## WORK TASK
For the entries that follow, tally the lines holding the string "charset". Give the total and nothing else.

## EXTRACTED MATERIAL
>>>>>

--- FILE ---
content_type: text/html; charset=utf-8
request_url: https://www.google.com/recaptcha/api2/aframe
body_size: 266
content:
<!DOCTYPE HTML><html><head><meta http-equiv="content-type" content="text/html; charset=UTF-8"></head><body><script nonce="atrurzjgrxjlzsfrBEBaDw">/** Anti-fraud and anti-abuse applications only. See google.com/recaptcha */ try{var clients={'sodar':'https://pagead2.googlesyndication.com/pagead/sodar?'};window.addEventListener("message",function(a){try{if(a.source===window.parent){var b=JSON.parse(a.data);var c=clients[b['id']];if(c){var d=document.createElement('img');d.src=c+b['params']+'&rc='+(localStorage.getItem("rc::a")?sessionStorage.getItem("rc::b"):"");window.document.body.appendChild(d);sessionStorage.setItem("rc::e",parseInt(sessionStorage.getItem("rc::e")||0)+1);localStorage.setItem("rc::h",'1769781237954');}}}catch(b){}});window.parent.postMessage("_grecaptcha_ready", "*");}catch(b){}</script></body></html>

<<<<<

## SOLUTION
2